I hadn’t spoken to a member of my family since I’d found out Ian’s cancer had gone into remission. I needed to separate myself from them, leaving behind all the reminders of the freedom and happiness I no longer had.

Ian has struggled with his health for years. I knew he’d never make it on the inside of a prison, and once he went in, the only way he’d get out would be in a body bag. It was why I didn’t argue when the cops pinned my dad’s death on me. The less they looked, the better chance my brother would have to get treatment and survive.

Dylan tips his face upward, his eyes barely meeting mine. “He confessed.”

“What the fuck?” I whisper. “Why? I barely had any time left.”

“He did what he thought was right.”

“That’s bullshit.”

“It is what it is.”

“It’s fucking stupid. What the hell is a month after ten years?”

“He didn’t want you to deal with parole, and he wanted your name cleared.”

“Fucker,” I mutter, trying to control my anger because now my life is fucked, and so is his. “And they just took him at his word?”

Dylan shakes his head. “He brought them the bat that had Dad’s blood and Ian’s fingerprints on it. He gave them the evidence they never bothered to look for before your trial.”

“I want to see him. I didn’t do this much time for him to grow a conscience and make a dumbass decision that’ll ruin his life.”

Dylan grimaces. “You can’t.”

I stalk toward him, wishing I could punch him square in the face, but I need answers more than revenge. “What do you mean, I can’t?

“Why didn’t you tell me or anyone?” he asks.

“Tell you what?” I lift my chin, hating my brother more than I have in years. “That I didn’t kill our old man?”

“Yeah, man.”

“Would it have mattered? What was I supposed to do, let Ian go to jail for protecting the rest of us, where he’d probably die? There was no other decision to be made, Dylan. The only shot Ian had at getting better was to stay out of prison and for me to go in.”
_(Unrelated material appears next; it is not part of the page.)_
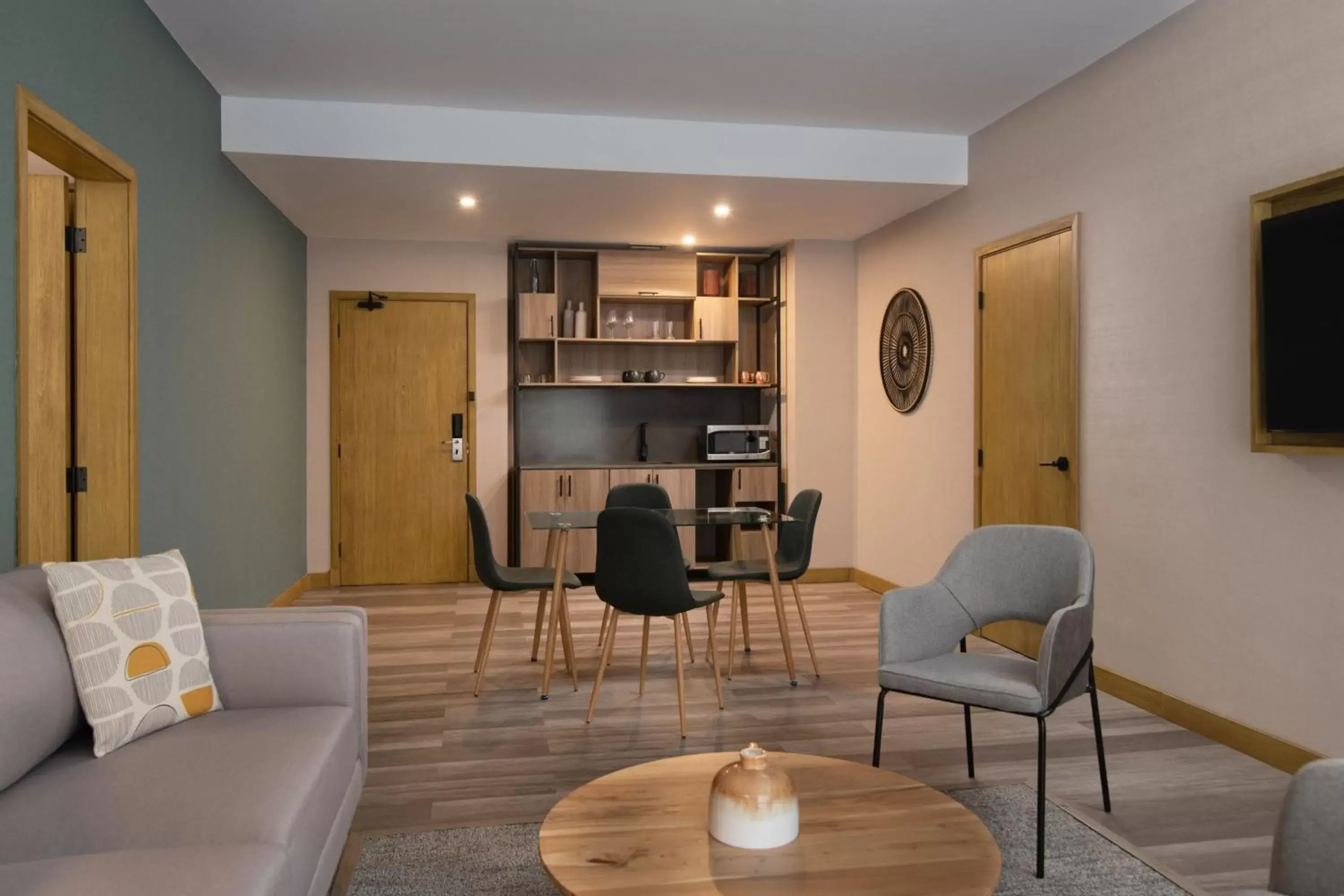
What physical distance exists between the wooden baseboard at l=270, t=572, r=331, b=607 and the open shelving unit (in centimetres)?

“Maybe things would’ve been different if it had been Ian on trial and not you.”

“The justice system is the furthest thing from fair. Shit would’ve happened the same way with Ian sitting in my seat, except he would’ve withered away to nothing and died alone. He would’ve been prey to all the sleazeballs behind bars. I couldn’t let it happen. Maybe you should’ve stuck around and helped protect us from the asshole. Maybe I wouldn’t have spent ten years in prison, and Ian wouldn’t have had to end his life.”

“I couldn’t stay. It fucked me up,” he admits.